No, this was something else, something embedded in him, inherent to him, to who and what he was, that he could only sense. It was as if all his deepest instincts recognized a prohibition so vitally important, it was more like a taboo, a primitive command demanding instant, wordless obedience. Part of him wanted to obey, struggled to obey, but part of him didn't want to and fought against it. Since he was a logical man, and since that command stirred an increasingly stormy conflict he didn't understand in himself, Merlin had begun searching for the reasons behind the law.

So far he hadn't found them.

Sitting down in his desk chair, Merlin leaned back and gazed across the room at nothing. How could he explain to Serena what he didn't understand himself? About what he felt and what he recoiled away from feeling… And how could he even begin to tell her that the closed, secret society of wizards she aspired to join wanted nothing to do with her?

"Have you seen today's paper?"

Serena peered at the clock on her nightstand-a replacement for the one she'd zapped-and made a muffled sound of indignation when she realized it wasn't yet seven o'clock. In the morning.

"Jane, do you know what time it is?" she asked into the phone, yawning.

"Of course I know what time it is. You weren't awake? Serena, you're always up by six on a weekday."

Unwilling to explain that she hadn't slept well in the two nights since the confrontation with Merlin on Tuesday, Serena merely said, "I was up late last night. What's this about the paper?"

In a patient tone Jane said, "Thursday is when Kane's column runs, remember?"

Serena thought about it. "Yeah, I remember. So what? Did he call me the whore of Babylon?" She wasn't very interested; since most of her concentration and emotional energy had been taken up with the urgent need to act as if nothing out of the ordinary had happened between her and Merlin whenever he was present, she had completely forgotten that Kane might have decided to make trouble for her.

"Let me put it this way. If at all possible, you'd better hide the relevant section of the paper before Richard sees it."

Pushing herself up in bed, Serena frowned. "Did Kane attack Richard?" she demanded fiercely.

"Well, he certainly didn't nominate him for citizen of the month, but Richard is not going to like the publicity, and I doubt he'll be terribly pleased at the stuff printed about you-even if none of it's new. Really, Serena, just get to the paper and read it, okay? And call me later."

Serena hung up the phone on her way out of bed. She was in such a hurry that she used her powers to get ready for work in three seconds flat, going from a nightgown to a businesslike skirt and sweater between her bed (which made itself up as soon as she left it) and the door. It always felt a bit unsettling to have shoes appear on her feet while she was walking, especially high heels, but she adjusted and hurried from her bedroom after a quick glance to make sure the shoes matched. At least twice, hurrying like today, she had ended up with a weird combination.

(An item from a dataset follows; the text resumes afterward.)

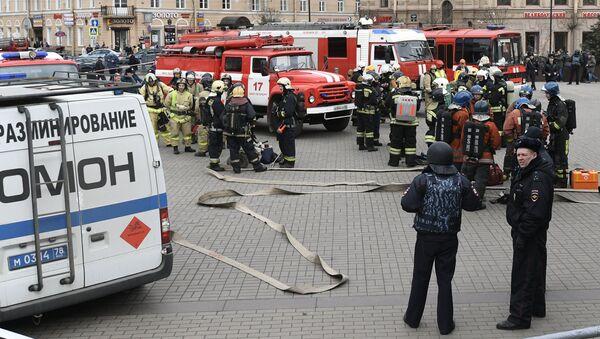 Сотрудники правоохранительных органов и пожарной службы МЧС РФ у станции метро Сенная площадь в Санкт-Петербурге. 4 апреля 2017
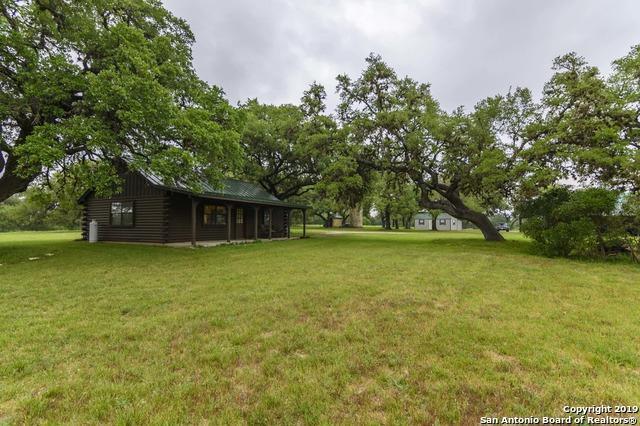 529A Appaloosa Hollow, Bandera, TX 78003 (MLS #1404781) :: Tom White Group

Merlin's bedroom was down the hall, and the closed door didn't tell her whether or not he was up.

They hadn't talked, beyond what was absolutely necessary and then with distant courtesy, since Tuesday. He had spent his evenings in the house closeted in his study, so she had seen him only at meals. As she went quickly down the stairs, she could only hope that a late night of work, or whatever he was doing in his study these days, had kept him in bed past his usual time. Both of them tended to rise early, usually before six a.m., as Jane had noted.